Authenticate without exposing your username
Usernameless transaction approval is a convenience feature to approve transactions without having to type their usernames first. The transaction might be a login to a company portal, an identification during an online support chat session, or an approval for an additional purchase of spare parts. The user scans the QR code specific for the transaction, authenticates on their mobile app, and their actual identity is passed on to the backend once the authentication is complete.
Desktop user flow
For example, customers to an insurance portal can just click the login button, and a QR code is displayed. They scan the code with the branded Access App on the phone, approve with a biometric authentication method, and they are logged in. No need to remember or expose their username, yet completely secure.
Mobile user flow
Alternatively, when chatting with helpdesk on a mobile phone, how often do you hear: "Oh, we just need to verify that it's you". Usernameless authentication comes to the rescue. Send a link from helpdesk to the device of the user. The user taps the link, which opens the Access App on their device, and asks for authentication. Once complete, the support agent has confirmation about the identity of the user, and can proceed with the transactions that require this higher level of certainty.
Technical user flow
As a precondition, the user is already registered to the system, and installed and set up a branded Access App on their mobile phone. Ideally, they used a biometric authentication method, such as FaceID.
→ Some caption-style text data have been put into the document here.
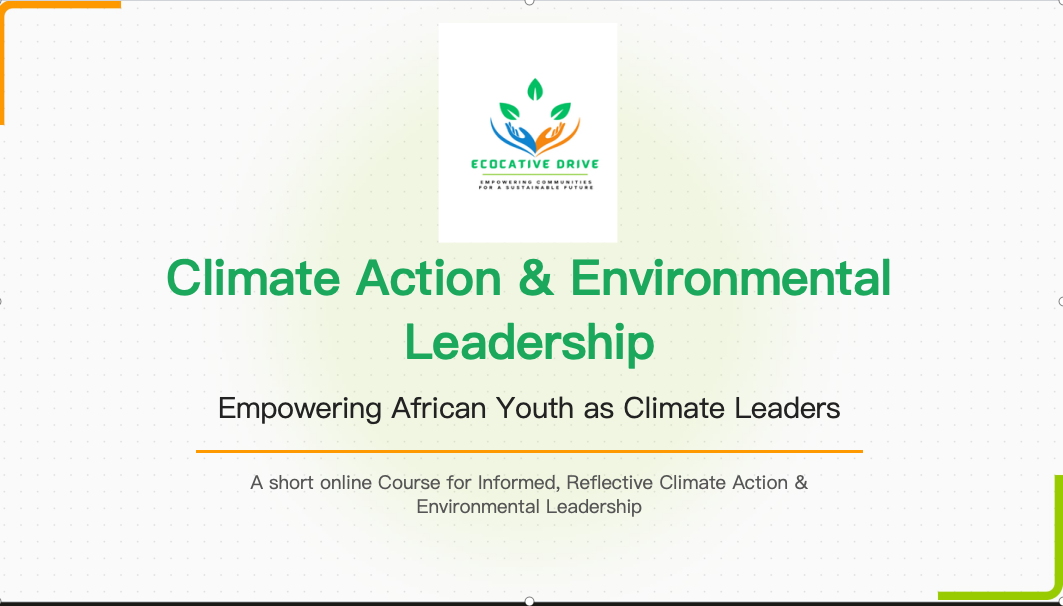 Climate Action & Environmental Leadership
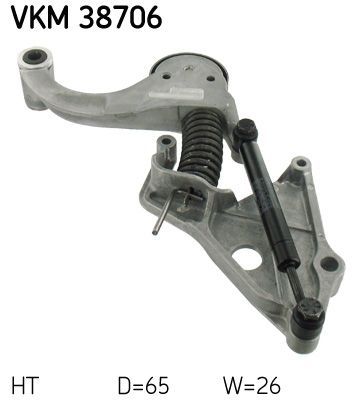 SKF VKM 38706 -  -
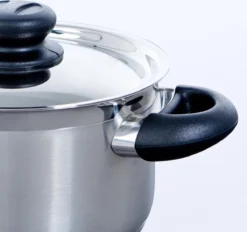 BK Karaat+ Pannenset - 5-delig - RVS – Geschikt Voor Alle Warmtebronnen -Keuken Pot Winkel 1200x1125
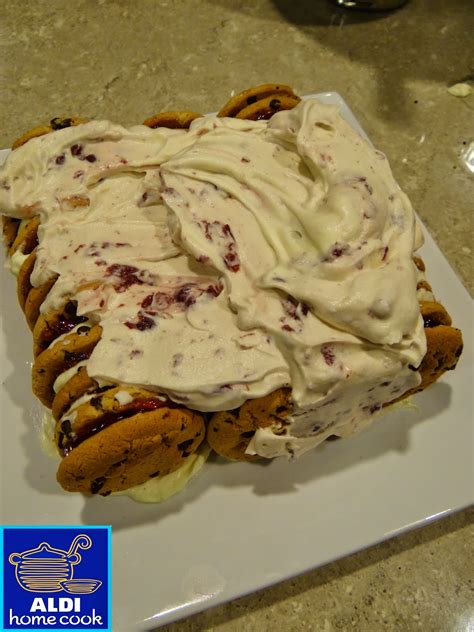 ALDI home cook: ALDI cookie cake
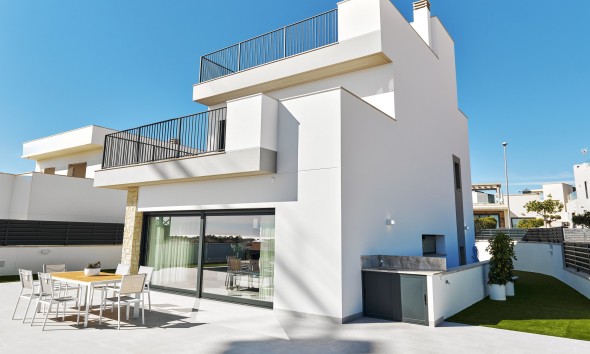 Neue Gebäude - Villa / Doppelhaushälfte - San Miguel de Salinas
A user, currently unknown, wants to log into your website. You issue a QR code tied to the login transaction, with no user specified. The user scans the QR code with the branded Access App on their phone confirms that they want to log in and authenticate with their FaceID. In the background, you keep polling the
status endpoint for the transaction with its token. While the user is still going through the motions, the transaction is still pending. But as soon as the authentication is successfully completed, the status endpoint returns a success data object with the
userId, and your backend systems can link the successful transaction and the login to the user account, and give them access to your website.